### Task requirements
• a. In the occupancy model post, what is the posterior predictive distribution in the non-marginalized case when y = 1?
• b. Name every variable or parameter that appears in the generative model given in the occupancy model post.
• c. Extend the occupancy model post, starting right after its final line.

### Text excerpt
Just to expose the issue more starkly, suppose that I have a generative model:

 Z ~ bernoulli(p_occupancy);  // Z is a latent discrete parameter that needs to be marginalized out
y ~ bernoulli(Z*p_detection);  // y is data, and there are no repeat visits to keep track of here.


If I have this right, then in the non-marginalized case (treating Z as a parameter) the posterior predictive distribution if y = 1 is just bernoulli(p_{detection}), because the posterior distribution for Z is one with probability one. If y = 0 the posterior predictive distribution is bernoulli(p_{occupancy} * (1 - p_{detection}) + (1 - p_{occupancy})).

Perhaps this is the correct posterior predictive distribution for the marginalized model as well. It is the distribution that we recover if we marginalize with

if(y == 1){
y ~ bernoulli(p_detection)
}
if(y == 0){
y ~ bernoulli(p_occupancy * (1 - p_detection) + (1 - p_occupancy))

### Given information
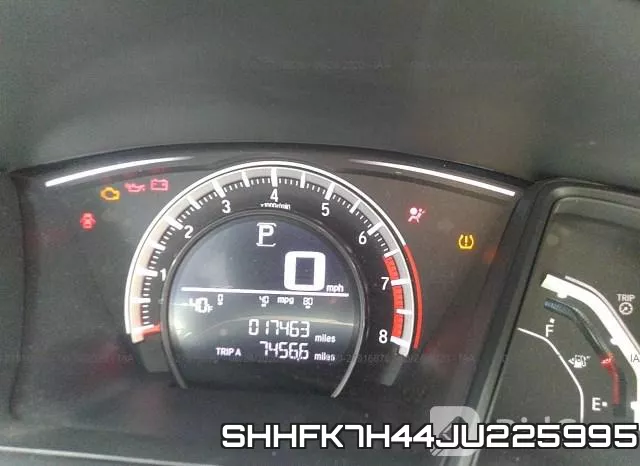 SHHFK7H44JU225995 фото 8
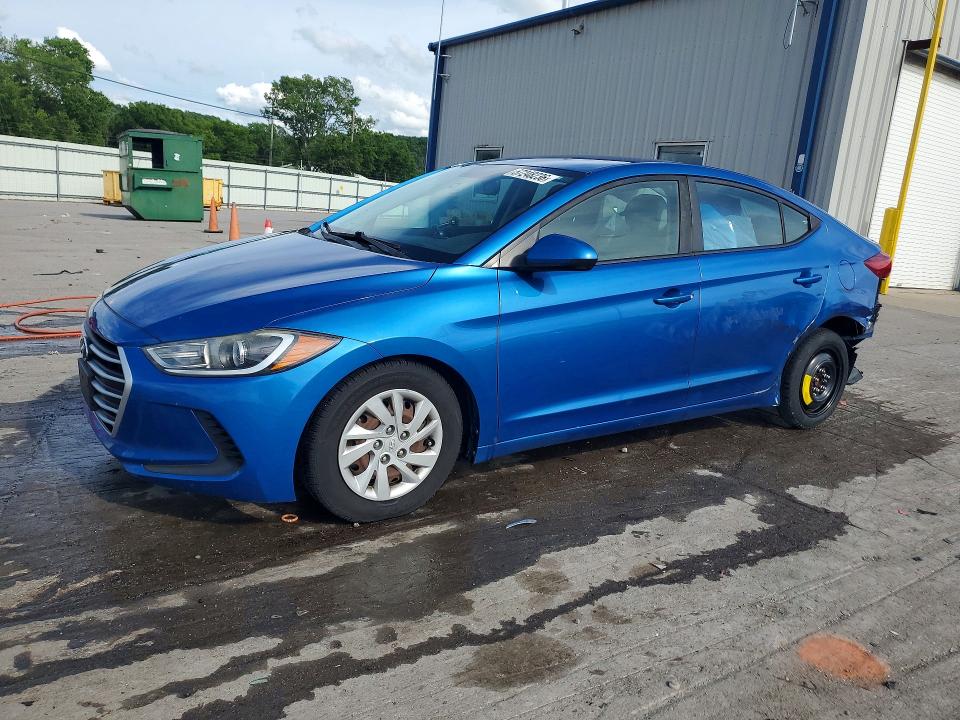 Aukcja sprzedaży 2017 Hyundai Elantra, vin: 5NPD74LF6HH180605, numer aukcji: 57248236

### Written responses
• a. bernoulli(p_{detection})

• b. Z, y, p_occupancy, p_detection

• c.
}


But it sure is tempting to say that the marginalized model is just

y ~ bernoulli(p_occupancy * p_detection)


And this yields a different posterior predictive distribution. So I guess I feel like either we need to say that this is not the fully “correct” marginalization, or that marginalizing changes the posterior predictive distribution?

Thinking back to the full occupancy model (with multiple visits), it feels very weird to have the posterior predictive distribution depend so directly on the observed data. It seems like it should weaken the power of posterior predictive checking. And it doesn’t at all correspond to the way I would go about simulating synthetic data from scratch. That simulation is easy to do–we just resample the latent discrete occupancy state from the distribution given by the fitted model. Any suggestions for what to call this distribution, which at the end of the day is not the posterior predictive distribution?

Thanks so much for taking a look!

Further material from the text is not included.